Anistia e acesso à verdade

Editorial do Estadão
O noticiário sobre a decisão do Supremo Tribunal Federal (STF) de manter inalterada a Lei da Anistia destacou que os 7 ministros contrários à revisão pleiteada pela Ordem dos Advogados do Brasil para permitir a abertura de processos contra acusados de torturar presos políticos durante a ditadura militar invocaram, todos, a dimensão política do ato de 1979. A anistia, apontaram eles com razão, resultou de um pacto entre o governo e as oposições, no Congresso e na sociedade, pela pacificação do País, inaugurando o processo de transição que desembocaria, 5 anos depois, no restabelecimento da democracia sem novos ciclos de violência.

De fato, embora não fosse propriamente essa a prioridade da grande maioria dos grupos e organizações, entre os quais a Ordem dos Advogados do Brasil, que se articularam para criar o Movimento pela Anistia, na passagem do governo do general Ernesto Geisel para o de João Figueiredo ? mas libertar os encarcerados do regime e promover o retorno dos exilados ?, as forças oposicionistas que negociavam com os militares aceitaram que, para se consumar, o perdão "amplo, geral e irrestrito" fossem incluídos na anistia os "crimes conexos" ? codinome para os abusos de toda ordem, inclusive a tortura.

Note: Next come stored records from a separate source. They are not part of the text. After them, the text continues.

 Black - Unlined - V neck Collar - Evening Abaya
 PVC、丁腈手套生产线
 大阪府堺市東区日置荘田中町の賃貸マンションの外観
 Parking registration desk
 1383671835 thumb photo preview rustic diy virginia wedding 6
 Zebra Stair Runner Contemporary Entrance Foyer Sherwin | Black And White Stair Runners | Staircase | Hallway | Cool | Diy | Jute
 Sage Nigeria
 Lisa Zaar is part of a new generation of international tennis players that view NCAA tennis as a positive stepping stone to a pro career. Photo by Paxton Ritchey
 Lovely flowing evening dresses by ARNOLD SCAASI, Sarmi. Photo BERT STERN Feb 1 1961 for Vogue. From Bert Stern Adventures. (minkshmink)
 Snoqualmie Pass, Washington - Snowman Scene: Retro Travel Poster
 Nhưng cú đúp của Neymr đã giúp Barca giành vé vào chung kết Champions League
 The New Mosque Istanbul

E assim se deu. "A lei nasceu de um acordo de quem tinha legitimidade para celebrar esse pacto", avaliou o ministro Cezar Peluso, no seu primeiro julgamento como presidente do Supremo Tribunal Federal. Mesmo Ricardo Lewandowski, um dos dois juízes que se pronunciaram pela revisão da lei (o outro foi Ayres Britto), guardou-se de defender a quebra automática da anistia para todos os apontados como torturadores. Ele sustentou que a Justiça deveria decidir "caso a caso" para determinar se os crimes alegadamente cometidos foram políticos ou comuns.

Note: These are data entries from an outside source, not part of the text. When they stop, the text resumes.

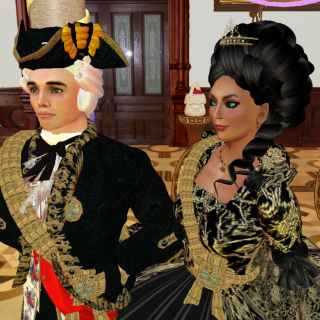 Prince and Princess von Hirvi at the court of the Princess Royal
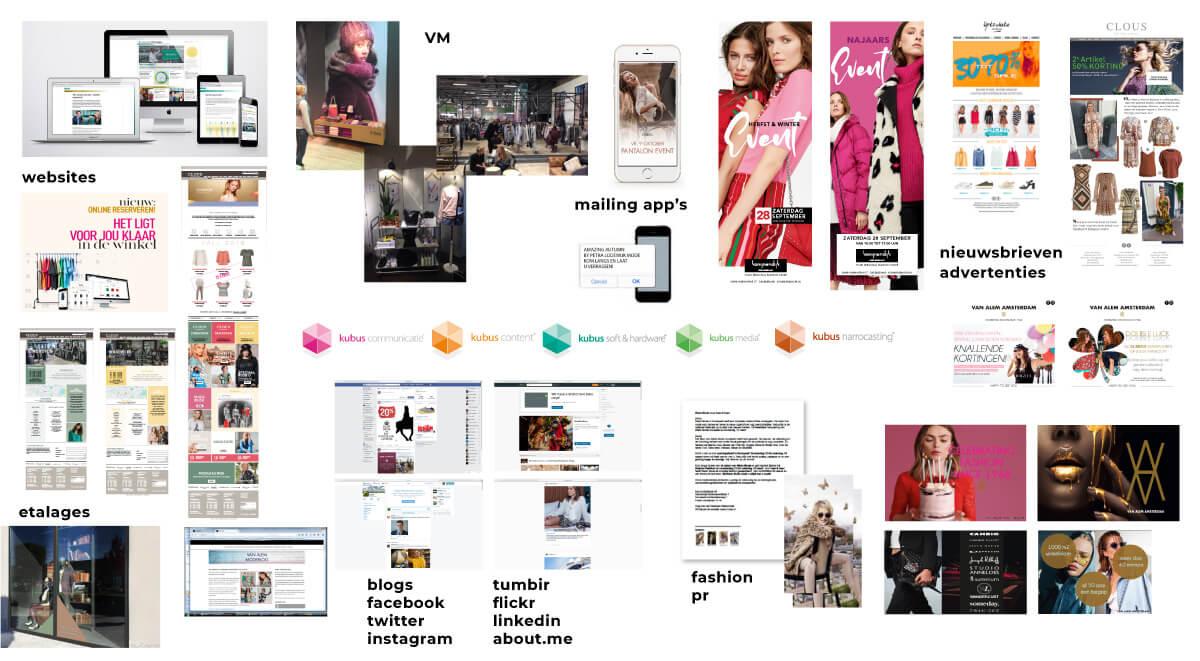 onze mode brochures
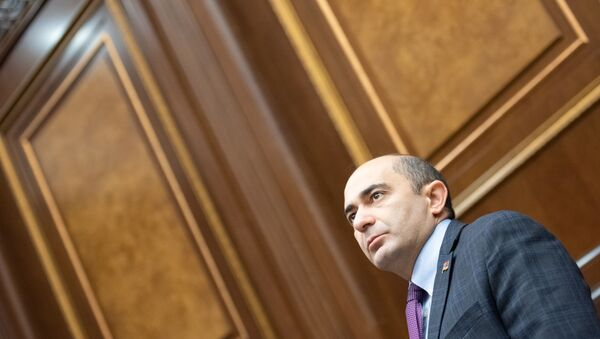 Эдмон Марукян на заседании Парламента (18 января 2019). Еревaн - Sputnik Արմենիա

No entanto, a sucessão de manifestações no Supremo Tribunal Federal em favor da incolumidade da Lei da Anistia, por ter sido a reconciliação política o seu objetivo essencial - "a anistia foi aprovada para esquecer o passado e viver o presente com vistas ao futuro", sintetizou o ministro Gilmar Mendes -, acabou deixando em segundo plano um argumento decerto ainda mais poderoso. Está contido no parecer do relator da ação, Eros Grau, ele próprio vítima do arbítrio nos anos 1970. "Nem mesmo o Supremo Tribunal Federal está autorizado a reescrever leis de anistia", apontou, depois de rever os casos anteriores do gênero no Brasil e em países vizinhos. "Só o Congresso Nacional (que aprovou a de 1979) poderia fazer isso."

O raciocínio se casa com princípios de direito que também desautorizam a revisão judicial da medida tomada há 30 anos. Os partidários do julgamento dos torturadores afirmam que a legislação penal brasileira considera a tortura crime e que o Brasil é signatário de convenções internacionais que tornam o crime imprescritível. É fato. Mas quando a anistia foi promulgada, nem uma coisa nem outra havia acontecido. Ambas datam de muito mais tarde. "A legislação não pode retroagir para punir quem quer que seja", observa o jurista Ives Gandra Martins. Leis só retroagem para beneficiar.